DOCUMENT PASSAGE |
···

Representative model performance on public benchmarks includes:
- DocVQA (Test): Top ANLS ∼0.85 (PingAn-OneConnect-Gammalab-DQA); Baseline M4C: ∼0.52; LayoutLMv2: ∼0.70; Donut: ∼0.60 (Huynh et al., 7 Jan 2025, Mathew et al., 2020).
- DocCVQA: Retrieval MAP ∼73% (Text-spotting+BERT) with ANLSL 0.45–0.71 across baselines; Database+Database achieves highest QA scores (Tito et al., 2021).
- PDF-VQA: Graph GCN model outperforms six baselines (acc. 78.9% overall, +10–12% over pointer-based M4C on reasoning tasks) (Ding et al., 2023).
- SlideVQA: Unified seq2seq models achieve ∼40 joint F1 (vs. human ∼85); numerical reasoning remains most challenging (Tanaka et al., 2023).
5. Advances in Multimodal and Multidocument Reasoning
Recent developments focus on modeling hierarchical document structure, spatial relationships, and evidence aggregation:
- Graph-based Reasoning: PDF-VQA demonstrates that representing documents as heterogeneous graphs (nodes: elements; edges: spatial/hierarchical) and applying Relational GCNs yields improved multi-hop relational understanding and layout-sensitive predictions. Ablation studies show that removing hierarchy or spatial edges drops accuracy by 3–4% (Ding et al., 2023).
- Unified Generation: SlideVQA’s seq2seq approach is empirically superior to cascaded retrieval+reader baselines for evidence selection and answer synthesis, especially for multi-slide and arithmetic questions (Tanaka et al., 2023).
- Multi-page and Cross-document Pretraining: Pretraining document Transformers to directly handle multiple pages or documents, leveraging retrieval supervision and cross-page attention, is considered a next step for improving collection-level VQA (Tito et al., 2021).
- Numeric and Symbolic Reasoning: Datasets such as SlideVQA annotate intermediate arithmetic formulas, pushing models to ground entities and reason symbolically, with embedded neural arithmetic components suggested as future directions (Tanaka et al., 2023).

···

LISTED ENTRIES |
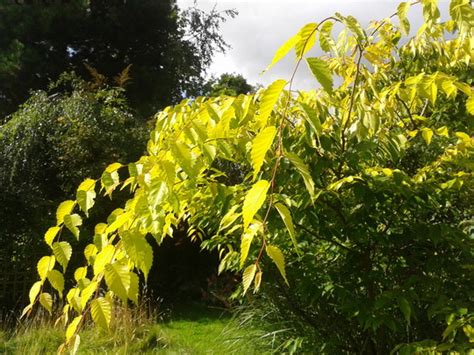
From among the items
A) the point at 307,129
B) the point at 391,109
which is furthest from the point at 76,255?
the point at 307,129

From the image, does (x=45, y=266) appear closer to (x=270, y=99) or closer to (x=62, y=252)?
(x=62, y=252)

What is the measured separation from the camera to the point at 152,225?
1.08 meters

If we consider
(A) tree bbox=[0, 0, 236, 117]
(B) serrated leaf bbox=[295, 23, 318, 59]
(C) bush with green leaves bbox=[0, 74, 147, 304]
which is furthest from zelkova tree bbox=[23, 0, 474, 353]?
(A) tree bbox=[0, 0, 236, 117]

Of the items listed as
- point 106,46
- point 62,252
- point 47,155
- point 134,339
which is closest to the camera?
point 62,252

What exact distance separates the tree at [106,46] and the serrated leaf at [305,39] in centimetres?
1174

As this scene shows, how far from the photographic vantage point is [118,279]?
0.92 metres

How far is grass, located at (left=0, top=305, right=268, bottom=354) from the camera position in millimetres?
4062

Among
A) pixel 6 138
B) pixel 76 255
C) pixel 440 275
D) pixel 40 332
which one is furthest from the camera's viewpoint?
pixel 6 138

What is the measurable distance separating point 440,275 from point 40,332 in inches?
149

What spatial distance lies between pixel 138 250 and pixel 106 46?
1341 cm

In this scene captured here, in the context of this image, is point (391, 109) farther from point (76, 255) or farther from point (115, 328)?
point (76, 255)

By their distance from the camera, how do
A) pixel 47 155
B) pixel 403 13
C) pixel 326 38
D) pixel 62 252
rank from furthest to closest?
pixel 47 155 → pixel 403 13 → pixel 62 252 → pixel 326 38

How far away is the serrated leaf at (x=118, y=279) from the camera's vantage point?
35.7 inches

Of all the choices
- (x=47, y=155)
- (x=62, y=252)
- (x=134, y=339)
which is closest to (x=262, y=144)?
(x=62, y=252)
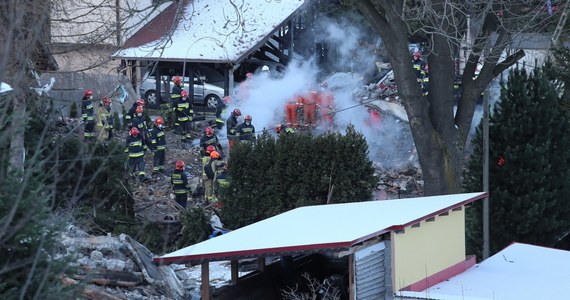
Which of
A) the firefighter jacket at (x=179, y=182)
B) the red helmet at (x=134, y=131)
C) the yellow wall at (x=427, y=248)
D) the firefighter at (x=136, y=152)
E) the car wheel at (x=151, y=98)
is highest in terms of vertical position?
the car wheel at (x=151, y=98)

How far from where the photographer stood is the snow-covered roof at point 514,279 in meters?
9.38

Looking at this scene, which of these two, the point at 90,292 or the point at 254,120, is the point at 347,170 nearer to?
the point at 90,292

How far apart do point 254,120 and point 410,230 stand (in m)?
18.7

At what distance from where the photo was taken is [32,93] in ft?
45.6

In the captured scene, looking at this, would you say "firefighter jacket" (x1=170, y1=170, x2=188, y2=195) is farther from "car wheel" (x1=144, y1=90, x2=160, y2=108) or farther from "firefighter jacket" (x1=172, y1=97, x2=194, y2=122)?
"car wheel" (x1=144, y1=90, x2=160, y2=108)

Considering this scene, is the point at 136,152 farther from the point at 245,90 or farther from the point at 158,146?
the point at 245,90

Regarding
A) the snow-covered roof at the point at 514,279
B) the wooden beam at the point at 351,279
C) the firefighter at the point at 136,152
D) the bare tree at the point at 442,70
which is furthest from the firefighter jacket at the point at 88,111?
the wooden beam at the point at 351,279

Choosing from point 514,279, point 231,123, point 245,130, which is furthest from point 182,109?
point 514,279

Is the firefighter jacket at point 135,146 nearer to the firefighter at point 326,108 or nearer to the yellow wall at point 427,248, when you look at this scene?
the firefighter at point 326,108

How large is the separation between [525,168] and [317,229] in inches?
283

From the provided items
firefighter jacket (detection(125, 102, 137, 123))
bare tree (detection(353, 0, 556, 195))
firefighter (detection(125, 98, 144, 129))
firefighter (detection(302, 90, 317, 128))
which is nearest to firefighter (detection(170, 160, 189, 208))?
firefighter (detection(125, 98, 144, 129))

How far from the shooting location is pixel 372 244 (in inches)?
364

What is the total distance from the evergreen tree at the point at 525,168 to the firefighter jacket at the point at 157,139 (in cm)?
1047

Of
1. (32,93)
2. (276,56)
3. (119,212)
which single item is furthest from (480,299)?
(276,56)
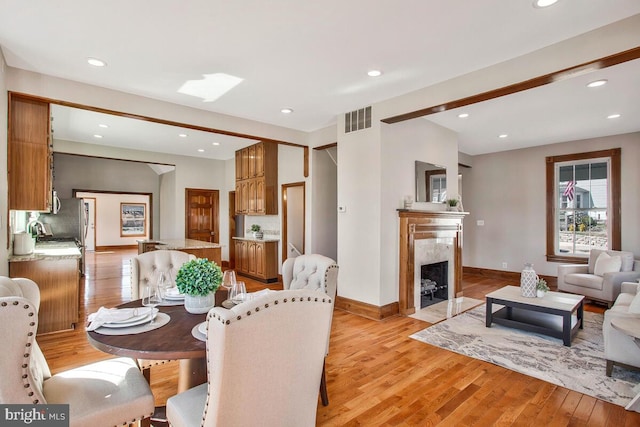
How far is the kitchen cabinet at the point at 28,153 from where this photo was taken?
3.29 metres

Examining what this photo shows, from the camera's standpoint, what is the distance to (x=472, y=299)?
5262mm

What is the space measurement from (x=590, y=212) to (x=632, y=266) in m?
1.34

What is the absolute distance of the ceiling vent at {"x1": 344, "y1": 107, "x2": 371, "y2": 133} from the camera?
428 centimetres

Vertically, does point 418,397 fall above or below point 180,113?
below

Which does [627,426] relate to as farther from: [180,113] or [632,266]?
[180,113]

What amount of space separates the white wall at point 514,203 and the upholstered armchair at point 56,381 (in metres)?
7.05

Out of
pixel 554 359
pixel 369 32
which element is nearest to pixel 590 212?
pixel 554 359

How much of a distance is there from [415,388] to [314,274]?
1.17 metres

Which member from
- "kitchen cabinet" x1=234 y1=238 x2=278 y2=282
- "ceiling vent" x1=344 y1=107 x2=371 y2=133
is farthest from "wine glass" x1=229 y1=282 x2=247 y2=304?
"kitchen cabinet" x1=234 y1=238 x2=278 y2=282

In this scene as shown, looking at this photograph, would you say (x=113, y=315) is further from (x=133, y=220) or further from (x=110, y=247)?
(x=133, y=220)

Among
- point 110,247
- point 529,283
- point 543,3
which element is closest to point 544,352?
point 529,283

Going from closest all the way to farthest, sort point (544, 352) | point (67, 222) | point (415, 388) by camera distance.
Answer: point (415, 388) < point (544, 352) < point (67, 222)

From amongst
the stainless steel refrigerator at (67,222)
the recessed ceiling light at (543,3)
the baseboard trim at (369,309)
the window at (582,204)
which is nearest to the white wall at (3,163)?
the baseboard trim at (369,309)

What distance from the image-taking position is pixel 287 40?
267 centimetres
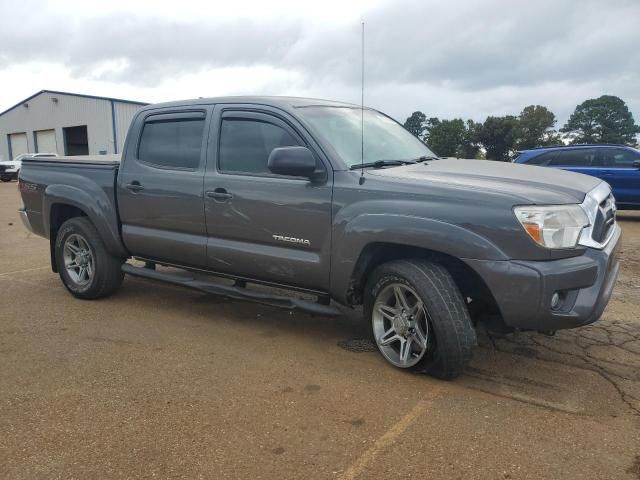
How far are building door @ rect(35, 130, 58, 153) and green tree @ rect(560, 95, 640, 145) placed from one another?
45.7 m

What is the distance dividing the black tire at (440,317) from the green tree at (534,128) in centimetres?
3756

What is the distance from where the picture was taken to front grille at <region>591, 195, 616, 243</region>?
3.41 meters

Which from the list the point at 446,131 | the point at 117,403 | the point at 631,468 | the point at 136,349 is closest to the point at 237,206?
the point at 136,349

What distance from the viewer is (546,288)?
10.2ft

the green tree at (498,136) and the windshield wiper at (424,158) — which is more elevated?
the green tree at (498,136)

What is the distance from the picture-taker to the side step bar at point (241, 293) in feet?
13.0

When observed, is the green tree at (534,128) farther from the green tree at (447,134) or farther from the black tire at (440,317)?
the black tire at (440,317)

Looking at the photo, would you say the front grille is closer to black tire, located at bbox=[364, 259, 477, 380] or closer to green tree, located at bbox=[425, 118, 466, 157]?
black tire, located at bbox=[364, 259, 477, 380]

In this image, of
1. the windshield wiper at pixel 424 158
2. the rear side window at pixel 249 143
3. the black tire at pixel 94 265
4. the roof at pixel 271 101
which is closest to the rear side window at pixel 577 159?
the windshield wiper at pixel 424 158

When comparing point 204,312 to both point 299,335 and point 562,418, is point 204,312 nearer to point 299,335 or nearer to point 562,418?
point 299,335

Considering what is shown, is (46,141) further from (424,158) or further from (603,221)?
(603,221)

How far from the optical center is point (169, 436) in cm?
289

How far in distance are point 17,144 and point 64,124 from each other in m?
7.82

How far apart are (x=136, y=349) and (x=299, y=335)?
1241mm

···

ACTIVITIES |
1/ Return the part of the passage on document question answering from "Representative model performance" to "et al., 2020).", copied word for word.
2/ Supply the next part of the passage on document question answering, picking up right after its last sentence.

OUTPUTS BY TASK |
1/
Representative model performance on public benchmarks includes:
- DocVQA (Test): Top ANLS ∼0.85 (PingAn-OneConnect-Gammalab-DQA); Baseline M4C: ∼0.52; LayoutLMv2: ∼0.70; Donut: ∼0.60 (Huynh et al., 7 Jan 2025, Mathew et al., 2020).

2/
6. Applications, Challenges, and Outlook
Document VQA underpins essential workflows in finance (invoice extraction, cross-form consistency checks), insurance (multi-page claim analysis), archive research (historical record aggregation), contract understanding, and compliance auditing (Tito et al., 2021, Huynh et al., 7 Jan 2025). Robust deployment requires accurate OCR, domain-adaptive layout modeling, and low-latency inference on privacy-sensitive data.
Ongoing challenges include:
- Propagation and correction of OCR errors.
- Generalization to diverse and unseen document templates or handwriting.
- Integrating structured data (tables, charts) with unstructured text for seamless downstream QA.
- Cross-document and hierarchical multi-level reasoning for paginated or collection-based corpora.
- Scarcity of cross-lingual and low-resource document QA resources.
- Explainability through evidence highlighting, supporting regulatory or user-facing transparency (Huynh et al., 7 Jan 2025).
Future research is expected to further integrate graph neural architectures, layout-aware large vision–LLMs, and domain-specific adapters, with a focus on unified retrieval–reasoning frameworks capable of interactive, chain-of-thought elaboration over visually and linguistically complex document ecosystems (Tito et al., 2021, Ding et al., 2023, Tanaka et al., 2023, Huynh et al., 7 Jan 2025).